• [GIVEN INSTRUCTION]
Convert every line of the items below into a numbered list, and omit the blank lines.

(Extracted data entries)

>>>>

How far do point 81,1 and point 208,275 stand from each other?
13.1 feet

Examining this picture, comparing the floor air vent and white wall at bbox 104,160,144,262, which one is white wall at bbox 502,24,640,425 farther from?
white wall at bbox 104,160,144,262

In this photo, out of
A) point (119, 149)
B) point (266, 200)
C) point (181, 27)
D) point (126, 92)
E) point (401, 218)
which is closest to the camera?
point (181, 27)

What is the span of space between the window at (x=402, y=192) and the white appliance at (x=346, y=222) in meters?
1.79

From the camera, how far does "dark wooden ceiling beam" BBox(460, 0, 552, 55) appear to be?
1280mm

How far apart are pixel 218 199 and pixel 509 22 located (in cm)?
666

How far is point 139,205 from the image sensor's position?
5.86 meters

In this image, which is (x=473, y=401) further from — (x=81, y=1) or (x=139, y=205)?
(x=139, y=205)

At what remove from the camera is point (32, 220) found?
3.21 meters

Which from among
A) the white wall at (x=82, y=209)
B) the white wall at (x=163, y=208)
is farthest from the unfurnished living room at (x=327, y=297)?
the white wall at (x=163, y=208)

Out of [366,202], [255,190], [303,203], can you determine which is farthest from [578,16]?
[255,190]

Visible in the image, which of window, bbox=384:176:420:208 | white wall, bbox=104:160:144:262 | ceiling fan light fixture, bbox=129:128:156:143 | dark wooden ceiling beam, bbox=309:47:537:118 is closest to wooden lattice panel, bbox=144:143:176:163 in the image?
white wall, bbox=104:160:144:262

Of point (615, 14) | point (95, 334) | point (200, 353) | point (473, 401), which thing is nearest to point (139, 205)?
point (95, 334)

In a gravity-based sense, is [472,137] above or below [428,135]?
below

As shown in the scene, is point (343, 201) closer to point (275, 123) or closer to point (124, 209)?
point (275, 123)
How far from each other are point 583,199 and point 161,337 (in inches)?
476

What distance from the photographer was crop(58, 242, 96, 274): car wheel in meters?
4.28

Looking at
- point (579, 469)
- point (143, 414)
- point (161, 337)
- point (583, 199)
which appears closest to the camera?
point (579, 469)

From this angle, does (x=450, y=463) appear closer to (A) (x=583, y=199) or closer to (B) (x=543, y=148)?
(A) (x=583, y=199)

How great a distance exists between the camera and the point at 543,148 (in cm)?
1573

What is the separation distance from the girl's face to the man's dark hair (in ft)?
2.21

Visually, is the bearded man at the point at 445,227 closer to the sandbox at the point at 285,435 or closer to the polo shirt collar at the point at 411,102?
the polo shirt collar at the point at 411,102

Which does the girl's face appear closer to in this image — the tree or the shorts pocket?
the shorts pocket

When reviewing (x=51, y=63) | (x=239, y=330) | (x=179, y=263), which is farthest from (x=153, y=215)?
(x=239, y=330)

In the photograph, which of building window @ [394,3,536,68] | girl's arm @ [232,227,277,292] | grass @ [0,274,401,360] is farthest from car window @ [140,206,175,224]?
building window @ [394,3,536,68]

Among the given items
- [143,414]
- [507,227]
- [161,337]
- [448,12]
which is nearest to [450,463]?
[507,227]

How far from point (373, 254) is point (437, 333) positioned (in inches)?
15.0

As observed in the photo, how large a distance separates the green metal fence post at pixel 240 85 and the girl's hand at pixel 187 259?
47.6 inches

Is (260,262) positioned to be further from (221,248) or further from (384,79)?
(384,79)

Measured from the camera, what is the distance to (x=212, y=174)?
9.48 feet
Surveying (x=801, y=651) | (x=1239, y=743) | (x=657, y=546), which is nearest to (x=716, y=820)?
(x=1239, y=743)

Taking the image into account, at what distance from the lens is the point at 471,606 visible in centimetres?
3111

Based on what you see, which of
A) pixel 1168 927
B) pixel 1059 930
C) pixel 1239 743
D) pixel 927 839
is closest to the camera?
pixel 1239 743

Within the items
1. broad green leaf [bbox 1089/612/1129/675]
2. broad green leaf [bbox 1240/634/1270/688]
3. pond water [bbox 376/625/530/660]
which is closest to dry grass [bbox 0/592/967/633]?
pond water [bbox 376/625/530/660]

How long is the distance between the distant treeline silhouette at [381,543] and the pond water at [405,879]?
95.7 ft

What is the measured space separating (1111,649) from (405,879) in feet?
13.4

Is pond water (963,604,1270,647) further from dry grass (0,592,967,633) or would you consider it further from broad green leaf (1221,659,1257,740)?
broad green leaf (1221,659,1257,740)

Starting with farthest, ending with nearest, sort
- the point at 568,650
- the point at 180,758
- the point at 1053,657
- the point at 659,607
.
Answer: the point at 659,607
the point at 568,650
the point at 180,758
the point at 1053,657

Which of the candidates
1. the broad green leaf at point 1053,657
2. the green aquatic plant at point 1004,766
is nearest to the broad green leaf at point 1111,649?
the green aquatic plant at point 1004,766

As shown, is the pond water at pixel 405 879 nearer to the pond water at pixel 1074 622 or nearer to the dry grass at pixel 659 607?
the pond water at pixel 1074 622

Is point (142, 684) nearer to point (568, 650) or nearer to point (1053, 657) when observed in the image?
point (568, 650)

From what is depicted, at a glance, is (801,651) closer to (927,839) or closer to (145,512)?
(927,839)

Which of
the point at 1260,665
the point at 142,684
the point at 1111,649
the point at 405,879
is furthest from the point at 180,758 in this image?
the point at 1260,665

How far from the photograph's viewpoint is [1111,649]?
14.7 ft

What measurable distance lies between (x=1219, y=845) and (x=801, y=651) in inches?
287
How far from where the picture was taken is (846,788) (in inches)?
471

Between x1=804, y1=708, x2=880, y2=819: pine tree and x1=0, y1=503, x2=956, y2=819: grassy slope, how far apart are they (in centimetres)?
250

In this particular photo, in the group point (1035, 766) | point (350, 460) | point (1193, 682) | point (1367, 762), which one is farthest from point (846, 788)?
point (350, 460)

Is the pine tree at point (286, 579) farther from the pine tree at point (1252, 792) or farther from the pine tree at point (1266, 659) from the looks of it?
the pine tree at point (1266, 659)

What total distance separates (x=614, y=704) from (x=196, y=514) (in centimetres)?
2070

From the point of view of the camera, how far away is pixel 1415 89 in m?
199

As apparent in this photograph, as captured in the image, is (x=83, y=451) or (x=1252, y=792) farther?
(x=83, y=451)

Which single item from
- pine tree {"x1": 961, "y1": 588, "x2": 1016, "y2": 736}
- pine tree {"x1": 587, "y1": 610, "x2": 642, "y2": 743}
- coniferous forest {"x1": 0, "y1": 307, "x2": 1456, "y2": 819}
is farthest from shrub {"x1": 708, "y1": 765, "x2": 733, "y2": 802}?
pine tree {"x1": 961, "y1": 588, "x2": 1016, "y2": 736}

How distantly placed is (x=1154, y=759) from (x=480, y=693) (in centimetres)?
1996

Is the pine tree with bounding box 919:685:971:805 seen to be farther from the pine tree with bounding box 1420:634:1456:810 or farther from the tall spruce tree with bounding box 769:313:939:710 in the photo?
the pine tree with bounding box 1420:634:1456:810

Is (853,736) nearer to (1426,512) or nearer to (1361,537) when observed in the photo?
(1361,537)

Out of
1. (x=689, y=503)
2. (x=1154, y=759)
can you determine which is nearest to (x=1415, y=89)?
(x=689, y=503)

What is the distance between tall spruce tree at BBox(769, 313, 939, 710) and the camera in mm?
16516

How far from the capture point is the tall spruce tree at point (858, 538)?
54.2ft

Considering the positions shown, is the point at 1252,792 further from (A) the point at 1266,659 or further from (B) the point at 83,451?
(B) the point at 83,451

<<<<

• [WRITTEN SOLUTION]
1. How far do point 81,1 and point 208,275 stand from each other?
2. 13.1 feet
3. Examining this picture, comparing the floor air vent and white wall at bbox 104,160,144,262, which one is white wall at bbox 502,24,640,425 farther from?
4. white wall at bbox 104,160,144,262
5. In this photo, out of
6. A) point (119, 149)
7. B) point (266, 200)
8. C) point (181, 27)
9. D) point (126, 92)
10. E) point (401, 218)
11. which is closest to the camera?
12. point (181, 27)
13. What is the span of space between the window at (x=402, y=192) and the white appliance at (x=346, y=222) in meters?
14. 1.79
15. From the camera, how far does "dark wooden ceiling beam" BBox(460, 0, 552, 55) appear to be?
16. 1280mm
17. How far apart are pixel 218 199 and pixel 509 22 located (in cm)?
18. 666
19. How far is point 139,205 from the image sensor's position?
20. 5.86 meters
21. In this image, which is (x=473, y=401) further from — (x=81, y=1) or (x=139, y=205)?
22. (x=139, y=205)
23. At what remove from the camera is point (32, 220) found?
24. 3.21 meters
25. Which from among
26. A) the white wall at (x=82, y=209)
27. B) the white wall at (x=163, y=208)
28. is farthest from the unfurnished living room at (x=327, y=297)?
29. the white wall at (x=163, y=208)
30. Out of [366,202], [255,190], [303,203], can you determine which is farthest from [578,16]?
31. [255,190]
32. Visible in the image, which of window, bbox=384:176:420:208 | white wall, bbox=104:160:144:262 | ceiling fan light fixture, bbox=129:128:156:143 | dark wooden ceiling beam, bbox=309:47:537:118 is closest to wooden lattice panel, bbox=144:143:176:163 in the image?
33. white wall, bbox=104:160:144:262
34. Of point (615, 14) | point (95, 334) | point (200, 353) | point (473, 401), which thing is nearest to point (139, 205)?
35. point (95, 334)
36. In a gravity-based sense, is [472,137] above or below [428,135]?
37. below
38. As shown in the scene, is point (343, 201) closer to point (275, 123) or closer to point (124, 209)?
39. point (275, 123)
40. How far from each other are point 583,199 and point 161,337 (in inches)?
41. 476
42. What distance from the photographer was crop(58, 242, 96, 274): car wheel in meters?
43. 4.28
44. Looking at
45. - point (579, 469)
46. - point (143, 414)
47. - point (161, 337)
48. - point (583, 199)
49. which appears closest to the camera?
50. point (579, 469)
51. From this angle, does (x=450, y=463) appear closer to (A) (x=583, y=199) or closer to (B) (x=543, y=148)?
52. (A) (x=583, y=199)
53. How great a distance exists between the camera and the point at 543,148 (in cm)?
54. 1573
55. What is the separation distance from the girl's face to the man's dark hair (in ft)?
56. 2.21
57. Visually, is the bearded man at the point at 445,227 closer to the sandbox at the point at 285,435 or closer to the polo shirt collar at the point at 411,102?
58. the polo shirt collar at the point at 411,102
59. Which does the girl's face appear closer to in this image — the tree or the shorts pocket?
60. the shorts pocket
61. When reviewing (x=51, y=63) | (x=239, y=330) | (x=179, y=263), which is farthest from (x=153, y=215)?
62. (x=239, y=330)
63. In the photograph, which of building window @ [394,3,536,68] | girl's arm @ [232,227,277,292] | grass @ [0,274,401,360] is farthest from car window @ [140,206,175,224]?
64. building window @ [394,3,536,68]
65. Among the given items
66. - [143,414]
67. - [507,227]
68. - [161,337]
69. - [448,12]
70. which is nearest to [450,463]?
71. [507,227]
72. How far from point (373, 254) is point (437, 333) positioned (in inches)?
73. 15.0
74. As observed in the photo, how large a distance separates the green metal fence post at pixel 240 85 and the girl's hand at pixel 187 259?
75. 47.6 inches
76. Is (260,262) positioned to be further from (221,248) or further from (384,79)?
77. (384,79)
78. Measured from the camera, what is the distance to (x=212, y=174)?
79. 9.48 feet
80. Surveying (x=801, y=651) | (x=1239, y=743) | (x=657, y=546), which is nearest to (x=716, y=820)?
81. (x=1239, y=743)
82. Taking the image into account, at what distance from the lens is the point at 471,606 visible in centimetres?
83. 3111
84. Based on what you see, which of
85. A) pixel 1168 927
86. B) pixel 1059 930
87. C) pixel 1239 743
88. D) pixel 927 839
89. is closest to the camera?
90. pixel 1239 743
91. Within the items
92. 1. broad green leaf [bbox 1089/612/1129/675]
93. 2. broad green leaf [bbox 1240/634/1270/688]
94. 3. pond water [bbox 376/625/530/660]
95. which is closest to dry grass [bbox 0/592/967/633]?
96. pond water [bbox 376/625/530/660]
97. How long is the distance between the distant treeline silhouette at [381,543] and the pond water at [405,879]?
98. 95.7 ft
99. What is the measured space separating (1111,649) from (405,879) in feet?
100. 13.4
101. Is pond water (963,604,1270,647) further from dry grass (0,592,967,633) or would you consider it further from broad green leaf (1221,659,1257,740)?
102. broad green leaf (1221,659,1257,740)
103. Starting with farthest, ending with nearest, sort
104. - the point at 568,650
105. - the point at 180,758
106. - the point at 1053,657
107. - the point at 659,607
108. .
109. Answer: the point at 659,607
110. the point at 568,650
111. the point at 180,758
112. the point at 1053,657
113. Which of the candidates
114. 1. the broad green leaf at point 1053,657
115. 2. the green aquatic plant at point 1004,766
116. is nearest to the broad green leaf at point 1111,649?
117. the green aquatic plant at point 1004,766
118. As shown, is the pond water at pixel 405 879 nearer to the pond water at pixel 1074 622 or nearer to the dry grass at pixel 659 607?
119. the pond water at pixel 1074 622
120. Is point (142, 684) nearer to point (568, 650) or nearer to point (1053, 657) when observed in the image?
121. point (568, 650)
122. From what is depicted, at a glance, is (801,651) closer to (927,839) or closer to (145,512)?
123. (927,839)
124. Which of
125. the point at 1260,665
126. the point at 142,684
127. the point at 1111,649
128. the point at 405,879
129. is furthest from the point at 180,758 in this image?
130. the point at 1260,665
131. How far from the photograph's viewpoint is [1111,649]?
132. 14.7 ft
133. What measurable distance lies between (x=1219, y=845) and (x=801, y=651) in inches?
134. 287
135. How far from where the picture was taken is (846,788) (in inches)?
136. 471
137. Between x1=804, y1=708, x2=880, y2=819: pine tree and x1=0, y1=503, x2=956, y2=819: grassy slope, how far apart are they (in centimetres)?
138. 250
139. In this particular photo, in the group point (1035, 766) | point (350, 460) | point (1193, 682) | point (1367, 762), which one is farthest from point (846, 788)?
140. point (350, 460)
141. Is the pine tree at point (286, 579) farther from the pine tree at point (1252, 792) or farther from the pine tree at point (1266, 659) from the looks of it?
142. the pine tree at point (1266, 659)
143. What total distance separates (x=614, y=704) from (x=196, y=514) (in centimetres)?
144. 2070
145. From the point of view of the camera, how far away is pixel 1415 89 in m?
146. 199
147. As apparent in this photograph, as captured in the image, is (x=83, y=451) or (x=1252, y=792) farther?
148. (x=83, y=451)
149. Which single item from
150. - pine tree {"x1": 961, "y1": 588, "x2": 1016, "y2": 736}
151. - pine tree {"x1": 587, "y1": 610, "x2": 642, "y2": 743}
152. - coniferous forest {"x1": 0, "y1": 307, "x2": 1456, "y2": 819}
153. is farthest from shrub {"x1": 708, "y1": 765, "x2": 733, "y2": 802}?
154. pine tree {"x1": 961, "y1": 588, "x2": 1016, "y2": 736}
155. How distantly placed is (x=1154, y=759) from (x=480, y=693) (in centimetres)?
156. 1996
157. Is the pine tree with bounding box 919:685:971:805 seen to be farther from the pine tree with bounding box 1420:634:1456:810 or farther from the tall spruce tree with bounding box 769:313:939:710 in the photo?
158. the pine tree with bounding box 1420:634:1456:810
159. Is (853,736) nearer to (1426,512) or nearer to (1361,537) when observed in the photo?
160. (1361,537)
161. Out of
162. 1. (x=689, y=503)
163. 2. (x=1154, y=759)
164. can you determine which is nearest to (x=1415, y=89)?
165. (x=689, y=503)
166. What is the distance between tall spruce tree at BBox(769, 313, 939, 710) and the camera in mm?
167. 16516
168. How far from the capture point is the tall spruce tree at point (858, 538)?
169. 54.2ft
170. Considering the positions shown, is the point at 1252,792 further from (A) the point at 1266,659 or further from (B) the point at 83,451?
171. (B) the point at 83,451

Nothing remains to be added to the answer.